Optimizing PostgreSQL Query Performance: From 30 Seconds to 50 Milliseconds
Optimizing PostgreSQL Query Performance: From 30 Seconds to 50 Milliseconds
Our analytics dashboard was basically broken. Users would click to load their engagement metrics and then... wait. And wait some more. Thirty seconds later, they'd get their data. Some gave up before then. I watched one product manager close the tab, mutter something unprintable, and go back to manually exporting CSVs. Not exactly the "data-driven culture" we were aiming for.
The database server wasn't having a great time either—pinned at 90% CPU, connections piling up, and our on-call rotation dreading the inevitable "dashboard is down again" alerts at 2am.
Two weeks of digging through query plans and fighting with indexes later, that same 30-second query runs in 50 milliseconds. The dashboard feels instant. The database server is practically idle. Here's how we got there, including the dead ends and false starts.
What We Were Up Against
The main query powering our dashboard seemed reasonable at first glance. Pull user info, count their events and sessions, calculate some averages. Simple stuff:
SELECT u.id, u.email, u.created_at, COUNT(DISTINCT e.id) as event_count, COUNT(DISTINCT s.id) as session_count, MAX(e.created_at) as last_activity, AVG(s.duration) as avg_session_duration FROM users u LEFT JOIN events e ON e.user_id = u.id LEFT JOIN sessions s ON s.user_id = u.id WHERE u.created_at >= '2023-01-01' AND u.status = 'active' GROUP BY u.id, u.email, u.created_at ORDER BY event_count DESC LIMIT 100;
Turns out "simple" doesn't mean "fast" when you're joining 500,000 users against 10 million events and 2 million sessions. Execution time clocked in at 32,456 milliseconds. More than half a minute to show 100 rows.
Actually Understanding the Problem
My first instinct was to just throw some indexes at it and call it done. That's what you do with slow queries, right? Add indexes, problem solved?
Yeah, that didn't work. I created indexes on every foreign key, reran the query, and it was still taking 30+ seconds. Time to actually figure out what was happening.
EXPLAIN ANALYZE became my new best friend. If you're not familiar with it, EXPLAIN ANALYZE runs your query and shows you exactly what PostgreSQL is doing under the hood—which indexes it's using (or not using), how many rows it's scanning, how long each step takes. It's like getting X-ray vision into your database.
EXPLAIN (ANALYZE, BUFFERS, VERBOSE) SELECT ...

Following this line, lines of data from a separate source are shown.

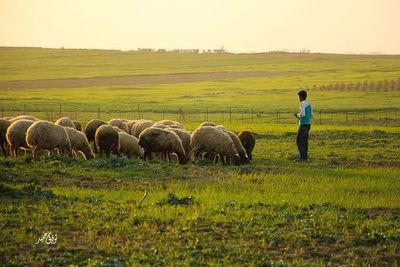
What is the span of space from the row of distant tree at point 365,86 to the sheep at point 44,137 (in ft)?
243

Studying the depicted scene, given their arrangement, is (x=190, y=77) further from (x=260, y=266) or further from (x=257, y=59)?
(x=260, y=266)

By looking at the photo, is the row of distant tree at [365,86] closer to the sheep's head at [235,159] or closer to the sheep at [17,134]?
the sheep's head at [235,159]

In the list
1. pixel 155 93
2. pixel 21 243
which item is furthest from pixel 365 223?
pixel 155 93

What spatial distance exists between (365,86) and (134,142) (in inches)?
2889

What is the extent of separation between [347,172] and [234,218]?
797 centimetres

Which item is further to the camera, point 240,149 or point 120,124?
point 120,124

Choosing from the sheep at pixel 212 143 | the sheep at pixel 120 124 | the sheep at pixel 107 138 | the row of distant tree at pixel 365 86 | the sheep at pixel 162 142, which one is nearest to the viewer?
the sheep at pixel 212 143

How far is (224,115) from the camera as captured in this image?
192ft

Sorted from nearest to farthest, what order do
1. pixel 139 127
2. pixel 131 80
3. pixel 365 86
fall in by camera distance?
1. pixel 139 127
2. pixel 365 86
3. pixel 131 80

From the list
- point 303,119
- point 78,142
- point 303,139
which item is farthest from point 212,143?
point 78,142

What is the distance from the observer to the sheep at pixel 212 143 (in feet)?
73.6

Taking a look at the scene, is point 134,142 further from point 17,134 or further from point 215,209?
point 215,209

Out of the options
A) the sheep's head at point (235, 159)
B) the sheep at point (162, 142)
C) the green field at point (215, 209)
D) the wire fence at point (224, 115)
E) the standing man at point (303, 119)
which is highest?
the standing man at point (303, 119)

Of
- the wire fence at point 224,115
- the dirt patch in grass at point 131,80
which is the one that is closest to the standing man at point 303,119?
the wire fence at point 224,115
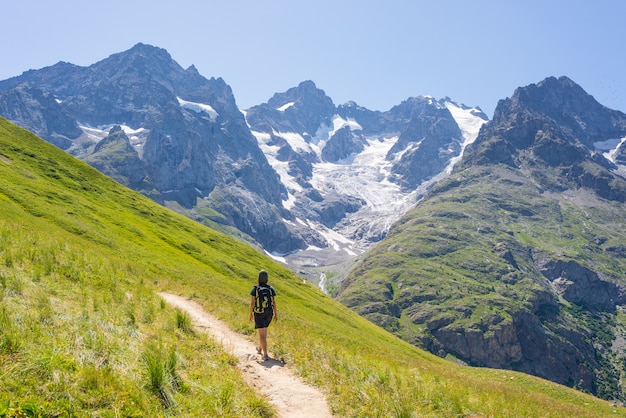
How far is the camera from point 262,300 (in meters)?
18.5

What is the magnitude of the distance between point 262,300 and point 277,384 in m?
4.62

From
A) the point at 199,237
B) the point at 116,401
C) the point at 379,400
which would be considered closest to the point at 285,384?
the point at 379,400

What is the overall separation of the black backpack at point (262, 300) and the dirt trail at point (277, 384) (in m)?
1.97

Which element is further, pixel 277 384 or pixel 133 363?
pixel 277 384

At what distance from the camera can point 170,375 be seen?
11.0 meters

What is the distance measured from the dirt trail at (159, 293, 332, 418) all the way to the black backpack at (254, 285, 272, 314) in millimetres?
1970

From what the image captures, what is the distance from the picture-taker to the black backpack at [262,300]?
60.1 feet

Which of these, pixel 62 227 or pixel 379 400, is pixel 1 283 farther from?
pixel 62 227

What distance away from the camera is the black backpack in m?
18.3

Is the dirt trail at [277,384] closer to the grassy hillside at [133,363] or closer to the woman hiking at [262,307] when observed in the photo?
the grassy hillside at [133,363]

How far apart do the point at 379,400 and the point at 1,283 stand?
14209 millimetres

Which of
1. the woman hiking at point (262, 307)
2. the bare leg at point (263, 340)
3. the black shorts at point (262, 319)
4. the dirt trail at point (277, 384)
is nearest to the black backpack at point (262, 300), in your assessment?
the woman hiking at point (262, 307)

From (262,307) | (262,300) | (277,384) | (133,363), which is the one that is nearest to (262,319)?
(262,307)

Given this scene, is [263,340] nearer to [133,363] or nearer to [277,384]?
[277,384]
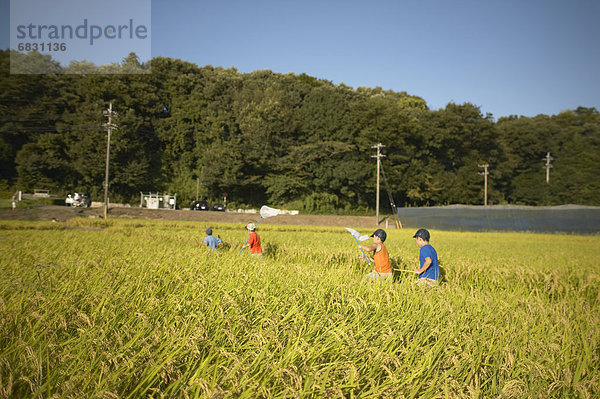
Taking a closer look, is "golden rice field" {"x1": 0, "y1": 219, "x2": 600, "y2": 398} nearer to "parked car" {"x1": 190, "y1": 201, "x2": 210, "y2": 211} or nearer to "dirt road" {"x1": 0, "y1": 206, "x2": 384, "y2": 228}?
"dirt road" {"x1": 0, "y1": 206, "x2": 384, "y2": 228}

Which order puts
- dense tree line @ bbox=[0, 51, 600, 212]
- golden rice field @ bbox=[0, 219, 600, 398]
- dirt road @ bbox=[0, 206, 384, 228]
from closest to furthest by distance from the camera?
golden rice field @ bbox=[0, 219, 600, 398]
dirt road @ bbox=[0, 206, 384, 228]
dense tree line @ bbox=[0, 51, 600, 212]

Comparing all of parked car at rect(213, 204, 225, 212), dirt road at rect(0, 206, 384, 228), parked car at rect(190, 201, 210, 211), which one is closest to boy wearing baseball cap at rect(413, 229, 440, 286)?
dirt road at rect(0, 206, 384, 228)

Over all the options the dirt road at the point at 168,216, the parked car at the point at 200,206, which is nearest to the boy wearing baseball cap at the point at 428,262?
the dirt road at the point at 168,216

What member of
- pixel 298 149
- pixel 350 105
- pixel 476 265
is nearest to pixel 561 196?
pixel 350 105

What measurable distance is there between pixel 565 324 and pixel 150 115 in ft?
181

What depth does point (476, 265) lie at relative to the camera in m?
8.34

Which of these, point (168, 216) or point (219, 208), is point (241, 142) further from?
point (168, 216)

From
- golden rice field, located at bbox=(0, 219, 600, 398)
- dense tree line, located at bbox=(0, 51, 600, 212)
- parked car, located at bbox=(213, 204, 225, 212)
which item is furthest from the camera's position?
dense tree line, located at bbox=(0, 51, 600, 212)

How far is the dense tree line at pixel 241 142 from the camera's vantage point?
44.1 metres

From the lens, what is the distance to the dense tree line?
44.1 meters

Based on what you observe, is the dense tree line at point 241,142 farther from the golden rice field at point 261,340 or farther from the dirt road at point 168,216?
the golden rice field at point 261,340

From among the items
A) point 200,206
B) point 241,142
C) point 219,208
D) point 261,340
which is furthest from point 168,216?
point 261,340

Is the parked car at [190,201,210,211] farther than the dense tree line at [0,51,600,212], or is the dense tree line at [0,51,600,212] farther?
the dense tree line at [0,51,600,212]

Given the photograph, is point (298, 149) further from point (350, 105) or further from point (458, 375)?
point (458, 375)
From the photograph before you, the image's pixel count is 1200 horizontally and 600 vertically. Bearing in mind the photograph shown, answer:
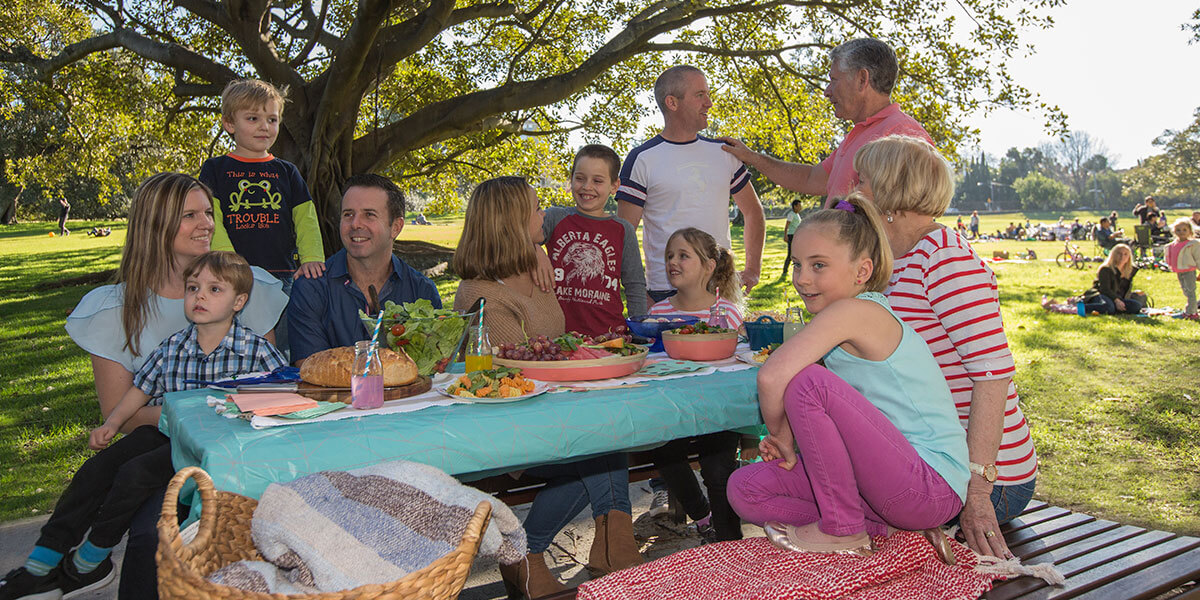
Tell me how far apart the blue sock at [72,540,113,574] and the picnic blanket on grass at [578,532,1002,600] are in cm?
174

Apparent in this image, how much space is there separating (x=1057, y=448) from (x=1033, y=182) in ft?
375

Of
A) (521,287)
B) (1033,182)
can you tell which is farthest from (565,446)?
(1033,182)

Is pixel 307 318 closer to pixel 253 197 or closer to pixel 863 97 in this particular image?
pixel 253 197

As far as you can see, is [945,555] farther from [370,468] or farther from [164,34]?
[164,34]

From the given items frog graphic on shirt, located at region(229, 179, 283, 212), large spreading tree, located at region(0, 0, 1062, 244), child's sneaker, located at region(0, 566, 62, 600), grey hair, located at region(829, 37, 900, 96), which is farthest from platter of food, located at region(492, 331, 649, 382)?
large spreading tree, located at region(0, 0, 1062, 244)

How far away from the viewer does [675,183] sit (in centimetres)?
466

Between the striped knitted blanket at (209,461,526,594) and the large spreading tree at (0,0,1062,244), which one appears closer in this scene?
the striped knitted blanket at (209,461,526,594)

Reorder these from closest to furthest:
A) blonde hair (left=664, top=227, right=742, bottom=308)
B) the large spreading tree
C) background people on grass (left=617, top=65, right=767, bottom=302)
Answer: blonde hair (left=664, top=227, right=742, bottom=308), background people on grass (left=617, top=65, right=767, bottom=302), the large spreading tree

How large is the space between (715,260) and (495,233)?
4.13ft

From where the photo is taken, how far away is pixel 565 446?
7.43 feet

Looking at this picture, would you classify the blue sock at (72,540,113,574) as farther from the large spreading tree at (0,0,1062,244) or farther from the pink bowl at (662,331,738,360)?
the large spreading tree at (0,0,1062,244)

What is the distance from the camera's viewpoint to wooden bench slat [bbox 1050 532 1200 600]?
7.17 feet

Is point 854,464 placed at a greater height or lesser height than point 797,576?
greater

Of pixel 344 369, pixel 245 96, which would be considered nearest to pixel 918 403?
pixel 344 369
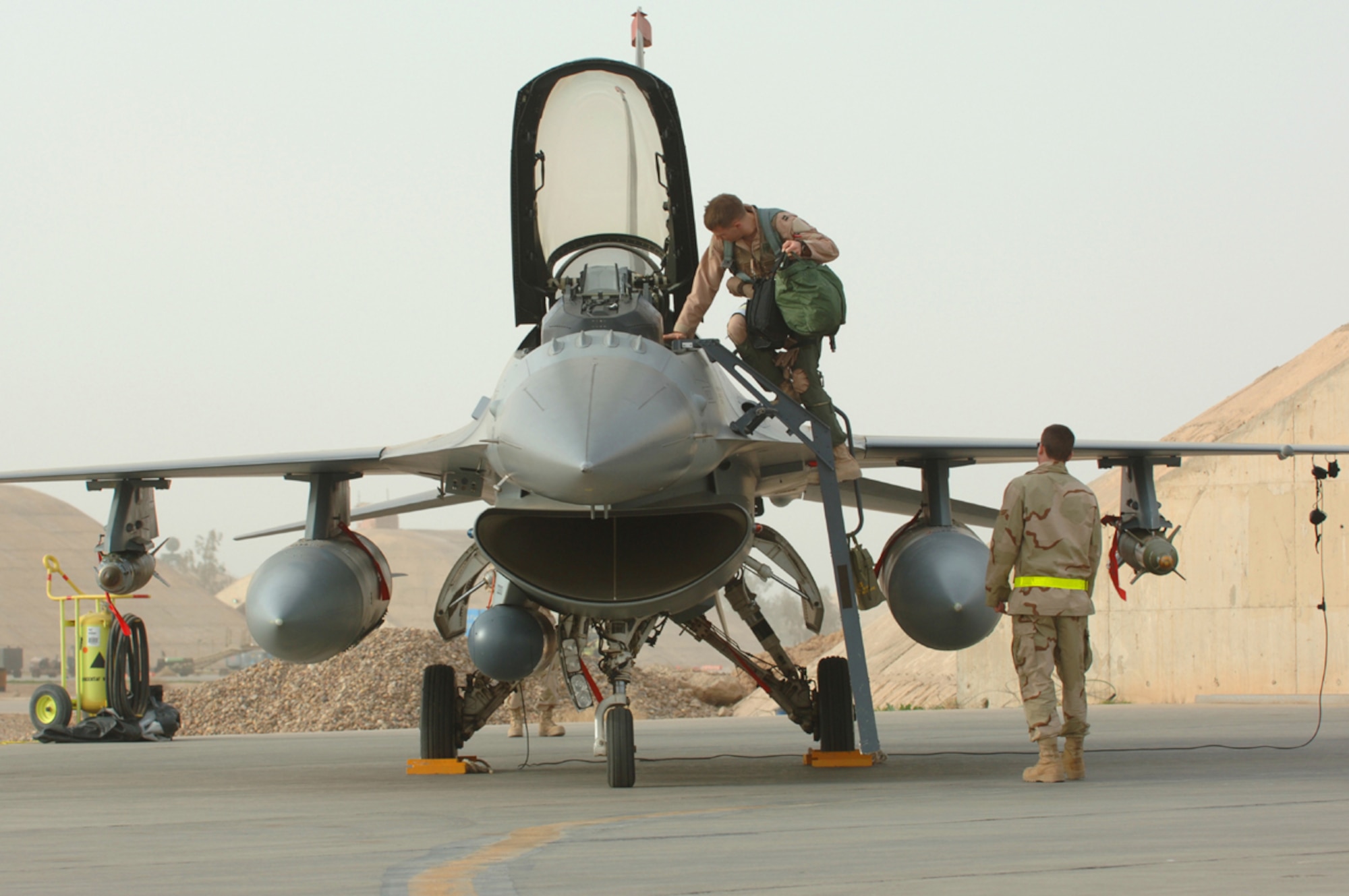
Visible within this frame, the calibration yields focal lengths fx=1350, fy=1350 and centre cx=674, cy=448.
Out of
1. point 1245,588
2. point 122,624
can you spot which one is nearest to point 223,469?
point 122,624

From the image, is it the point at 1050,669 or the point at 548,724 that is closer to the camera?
the point at 1050,669

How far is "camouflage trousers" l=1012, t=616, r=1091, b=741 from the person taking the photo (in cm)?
652

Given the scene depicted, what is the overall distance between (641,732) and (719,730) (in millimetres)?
956

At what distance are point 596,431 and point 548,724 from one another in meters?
11.2

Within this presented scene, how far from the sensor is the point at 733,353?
23.8ft

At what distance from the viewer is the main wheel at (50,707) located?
17.2m

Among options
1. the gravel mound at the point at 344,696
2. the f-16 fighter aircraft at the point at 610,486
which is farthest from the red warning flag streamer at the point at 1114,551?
the gravel mound at the point at 344,696

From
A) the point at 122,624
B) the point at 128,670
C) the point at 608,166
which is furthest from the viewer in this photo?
the point at 128,670

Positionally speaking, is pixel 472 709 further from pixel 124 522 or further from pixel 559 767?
pixel 124 522

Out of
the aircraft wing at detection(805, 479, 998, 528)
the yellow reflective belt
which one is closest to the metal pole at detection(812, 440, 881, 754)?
the yellow reflective belt

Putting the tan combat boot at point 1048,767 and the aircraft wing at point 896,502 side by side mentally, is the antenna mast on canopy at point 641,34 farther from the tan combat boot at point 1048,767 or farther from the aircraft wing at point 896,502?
the tan combat boot at point 1048,767

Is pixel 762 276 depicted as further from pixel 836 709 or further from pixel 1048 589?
pixel 836 709

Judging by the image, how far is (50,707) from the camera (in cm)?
1748

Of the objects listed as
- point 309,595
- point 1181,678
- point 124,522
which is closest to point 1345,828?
point 309,595
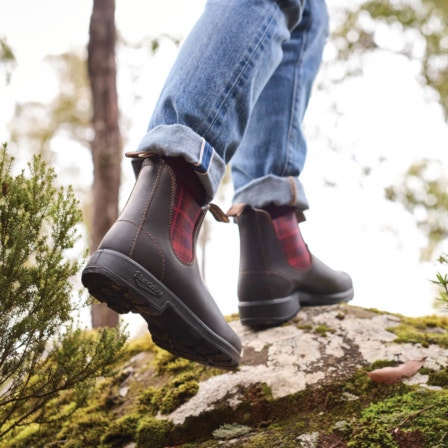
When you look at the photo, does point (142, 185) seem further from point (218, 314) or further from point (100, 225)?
point (100, 225)

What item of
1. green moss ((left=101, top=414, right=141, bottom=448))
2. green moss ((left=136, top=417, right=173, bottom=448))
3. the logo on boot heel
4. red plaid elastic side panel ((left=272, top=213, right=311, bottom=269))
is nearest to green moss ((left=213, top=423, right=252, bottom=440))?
green moss ((left=136, top=417, right=173, bottom=448))

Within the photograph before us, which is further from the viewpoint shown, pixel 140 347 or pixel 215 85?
pixel 140 347

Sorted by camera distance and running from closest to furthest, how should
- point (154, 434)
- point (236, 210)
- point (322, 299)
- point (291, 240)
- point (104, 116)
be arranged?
point (154, 434), point (236, 210), point (291, 240), point (322, 299), point (104, 116)

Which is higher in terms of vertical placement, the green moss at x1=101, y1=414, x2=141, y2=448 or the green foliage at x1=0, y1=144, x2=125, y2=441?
the green foliage at x1=0, y1=144, x2=125, y2=441

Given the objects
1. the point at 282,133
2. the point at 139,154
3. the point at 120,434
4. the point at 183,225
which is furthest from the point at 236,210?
the point at 120,434

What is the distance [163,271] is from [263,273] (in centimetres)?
80

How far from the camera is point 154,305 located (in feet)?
4.28

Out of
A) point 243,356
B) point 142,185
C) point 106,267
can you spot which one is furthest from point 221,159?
point 243,356

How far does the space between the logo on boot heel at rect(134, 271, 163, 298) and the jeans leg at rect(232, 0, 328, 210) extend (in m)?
0.90

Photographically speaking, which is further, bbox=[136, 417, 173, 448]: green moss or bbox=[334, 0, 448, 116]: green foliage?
bbox=[334, 0, 448, 116]: green foliage

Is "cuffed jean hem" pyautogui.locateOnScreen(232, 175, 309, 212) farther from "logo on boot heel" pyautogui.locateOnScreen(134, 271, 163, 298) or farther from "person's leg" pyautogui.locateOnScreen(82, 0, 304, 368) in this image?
"logo on boot heel" pyautogui.locateOnScreen(134, 271, 163, 298)

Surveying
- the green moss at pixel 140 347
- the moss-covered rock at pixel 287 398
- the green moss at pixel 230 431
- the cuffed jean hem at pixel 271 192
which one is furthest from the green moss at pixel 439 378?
the green moss at pixel 140 347

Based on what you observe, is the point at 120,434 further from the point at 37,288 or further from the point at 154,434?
the point at 37,288

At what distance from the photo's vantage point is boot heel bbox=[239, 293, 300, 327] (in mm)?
2107
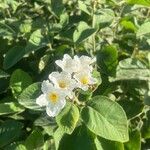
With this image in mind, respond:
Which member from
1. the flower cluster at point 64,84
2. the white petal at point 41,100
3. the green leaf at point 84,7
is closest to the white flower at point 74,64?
the flower cluster at point 64,84

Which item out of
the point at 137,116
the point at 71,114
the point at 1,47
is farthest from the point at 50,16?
the point at 71,114

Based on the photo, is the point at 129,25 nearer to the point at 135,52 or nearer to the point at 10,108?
the point at 135,52

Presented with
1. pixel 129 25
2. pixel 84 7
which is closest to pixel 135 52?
pixel 129 25

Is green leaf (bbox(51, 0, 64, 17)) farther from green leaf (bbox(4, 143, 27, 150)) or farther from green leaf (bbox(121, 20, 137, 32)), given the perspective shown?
green leaf (bbox(4, 143, 27, 150))

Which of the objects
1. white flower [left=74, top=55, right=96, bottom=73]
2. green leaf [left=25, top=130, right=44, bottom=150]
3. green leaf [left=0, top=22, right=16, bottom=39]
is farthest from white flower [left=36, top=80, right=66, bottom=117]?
green leaf [left=0, top=22, right=16, bottom=39]

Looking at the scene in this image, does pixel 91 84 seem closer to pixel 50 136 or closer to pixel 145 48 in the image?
pixel 50 136

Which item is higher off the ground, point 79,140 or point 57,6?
point 57,6
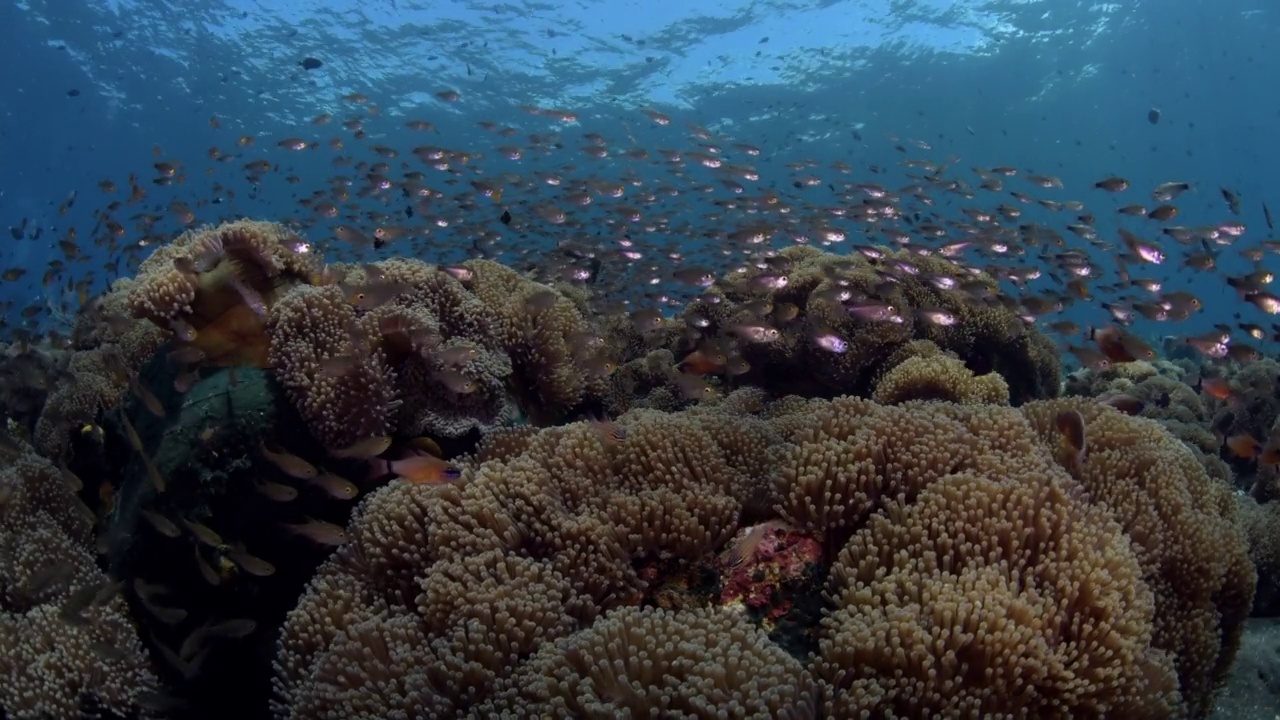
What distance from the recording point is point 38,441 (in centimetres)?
714

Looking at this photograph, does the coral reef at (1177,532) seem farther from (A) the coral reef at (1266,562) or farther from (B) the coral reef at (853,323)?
(B) the coral reef at (853,323)

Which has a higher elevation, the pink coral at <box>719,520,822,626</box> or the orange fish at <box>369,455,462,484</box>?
the pink coral at <box>719,520,822,626</box>

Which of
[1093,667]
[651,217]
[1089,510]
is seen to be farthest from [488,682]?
[651,217]

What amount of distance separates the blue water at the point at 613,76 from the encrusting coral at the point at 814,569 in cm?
2776

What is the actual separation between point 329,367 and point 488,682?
2.72m

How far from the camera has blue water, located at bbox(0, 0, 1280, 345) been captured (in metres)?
36.8

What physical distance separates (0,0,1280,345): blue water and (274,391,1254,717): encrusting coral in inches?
1093

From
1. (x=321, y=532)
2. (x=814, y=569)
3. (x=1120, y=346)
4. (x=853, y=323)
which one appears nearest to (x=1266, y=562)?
(x=1120, y=346)

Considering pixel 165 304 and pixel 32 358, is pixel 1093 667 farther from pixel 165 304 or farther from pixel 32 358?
pixel 32 358

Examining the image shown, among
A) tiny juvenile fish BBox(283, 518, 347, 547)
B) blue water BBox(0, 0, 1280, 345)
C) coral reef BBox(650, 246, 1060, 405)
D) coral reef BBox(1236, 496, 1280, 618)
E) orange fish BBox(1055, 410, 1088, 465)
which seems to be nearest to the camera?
orange fish BBox(1055, 410, 1088, 465)

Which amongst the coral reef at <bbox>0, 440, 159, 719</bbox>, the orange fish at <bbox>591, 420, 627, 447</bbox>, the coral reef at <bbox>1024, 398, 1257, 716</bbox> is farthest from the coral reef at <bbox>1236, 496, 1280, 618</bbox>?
the coral reef at <bbox>0, 440, 159, 719</bbox>

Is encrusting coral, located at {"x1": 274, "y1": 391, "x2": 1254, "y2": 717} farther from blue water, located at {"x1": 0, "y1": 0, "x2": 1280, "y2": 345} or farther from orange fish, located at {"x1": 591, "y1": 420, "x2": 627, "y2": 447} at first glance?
blue water, located at {"x1": 0, "y1": 0, "x2": 1280, "y2": 345}

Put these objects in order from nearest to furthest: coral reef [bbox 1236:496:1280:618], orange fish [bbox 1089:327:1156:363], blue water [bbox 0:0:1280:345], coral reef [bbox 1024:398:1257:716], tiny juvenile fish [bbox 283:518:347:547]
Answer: coral reef [bbox 1024:398:1257:716] → tiny juvenile fish [bbox 283:518:347:547] → coral reef [bbox 1236:496:1280:618] → orange fish [bbox 1089:327:1156:363] → blue water [bbox 0:0:1280:345]

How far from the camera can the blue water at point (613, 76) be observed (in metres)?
36.8
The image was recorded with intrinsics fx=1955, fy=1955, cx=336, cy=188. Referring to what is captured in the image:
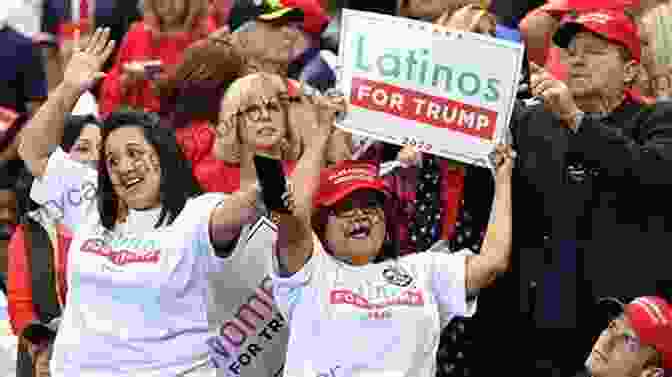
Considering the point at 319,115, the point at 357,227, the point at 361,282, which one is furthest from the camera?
the point at 319,115

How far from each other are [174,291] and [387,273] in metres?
0.72

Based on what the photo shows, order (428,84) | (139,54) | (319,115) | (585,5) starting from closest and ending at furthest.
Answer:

The output was... not encouraging:
Hash Left Join (cost=458392.23..892341.67 rows=100 width=88) (actual time=28453.234..31234.892 rows=100 loops=1)
Hash Cond: (u.id = e.user_id)
Buffers: shared hit=12543 read=234567
-> Seq Scan on users u (cost=0.00..12453.22 rows=156789 width=44)
Filter: ((created_at >= '2023-01-01'::date) AND (status = 'active'::text))
Rows Removed by Filter: 300000
-> Hash (cost=234567.45..234567.45 rows=9876543 width=16)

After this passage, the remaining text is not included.